_ACTION ITEM 1_. In the rant about performative work, who is quoted, and what is that person's role?
_ACTION ITEM 2_. Rewrite the passage of the rant about performative work starting with "It was, by any" and going on through "hear them forming.", substituting "social pressure" for "peer pressure".

Performing Performative Performances
This is my twenty-third post in the Advent of Writing series.
Today I’m doing what I’d call my first rant. It’s about online nonsense and viral ideas that don’t make much sense to me. I’ll complain a bit, but I’ll also try to make sense of it by the end.
If you don’t work on the holidays you’re ngmi
When I studied at uni, we had these unspoken pissing contests about who spent the most hours in the library before exams. Staying late at night was a flex. That later turned into flashy internships and bragging about how deep into the night you had to grind at the office.
It was, by any reasonable definition, extremely performative. Most of the studying wasn’t efficient, nor particularly meaningful. Anyone looking at it from the outside would have called it a waste of time. It was mostly driven by peer pressure and mimetic games.
We were hungry, in our early twenties, and this kind of behavior fit the picture. I didn’t think it made much sense even back then, but I played along anyway.
The unfortunate part is that some people carry this mindset far beyond their uni days.
Before going further, let’s address the obvious objections. I can already hear them forming.
Without hard work, you’ll never do anything remarkable. True.
Plenty of successful people in sports, business, and art worked insane hours to get where they are. Also true.
None of this argues against hard work itself. It argues against what hard work often looks like.
I’ll quote Karri Saarinen, CEO of Linear here:
Working 80 hours on low-quality tasks isn’t the hard part. The hard part is driving meaningful growth by finding leverage, building systems, and advantage.

_Stored items_.
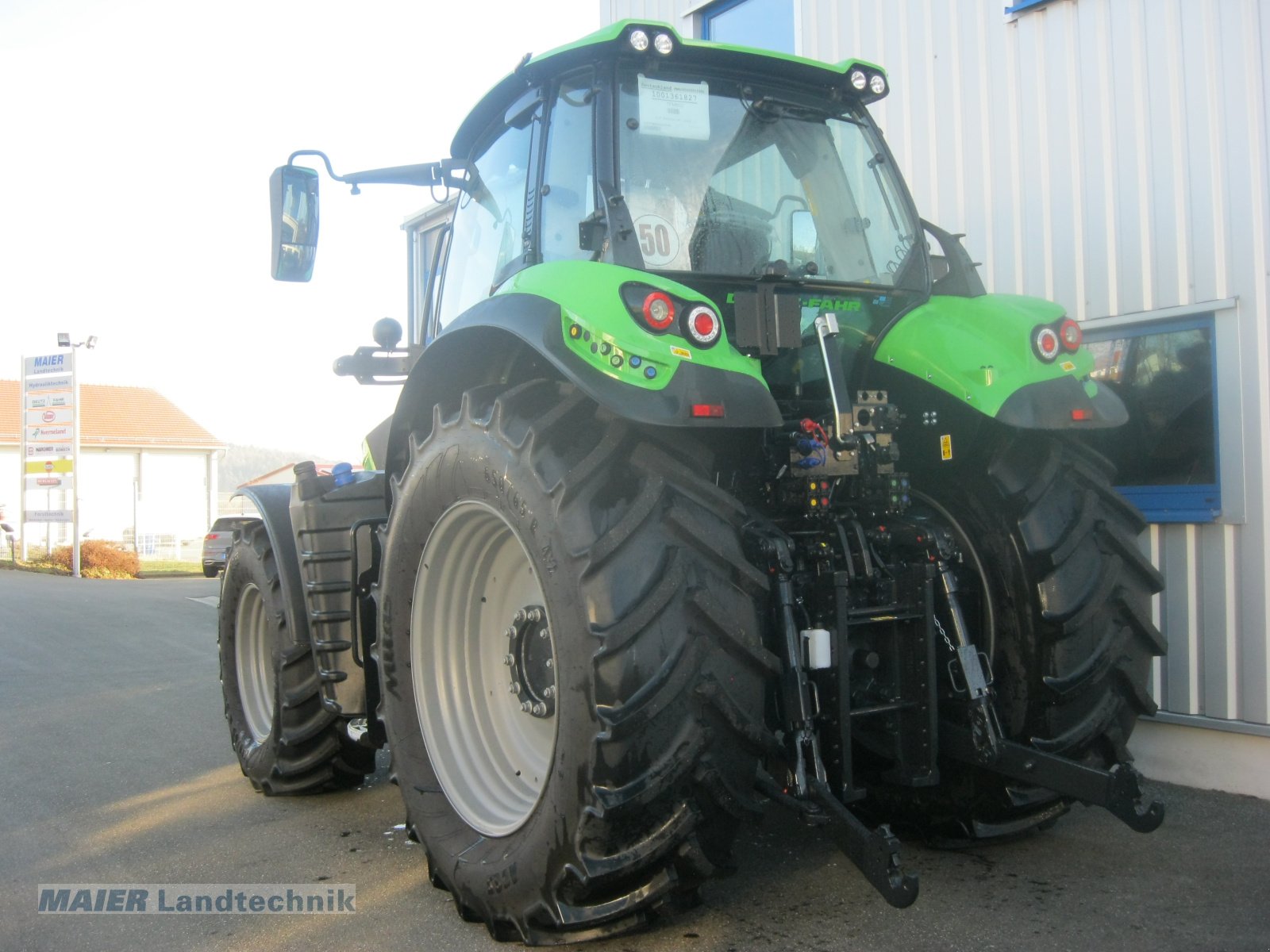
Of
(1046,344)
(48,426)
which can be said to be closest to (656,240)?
(1046,344)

_EXERCISE RESPONSE 1_. Karri Saarinen, CEO of Linear.

_EXERCISE RESPONSE 2_.
It was, by any reasonable definition, extremely performative. Most of the studying wasn’t efficient, nor particularly meaningful. Anyone looking at it from the outside would have called it a waste of time. It was mostly driven by social pressure and mimetic games.
We were hungry, in our early twenties, and this kind of behavior fit the picture. I didn’t think it made much sense even back then, but I played along anyway.
The unfortunate part is that some people carry this mindset far beyond their uni days.
Before going further, let’s address the obvious objections. I can already hear them forming.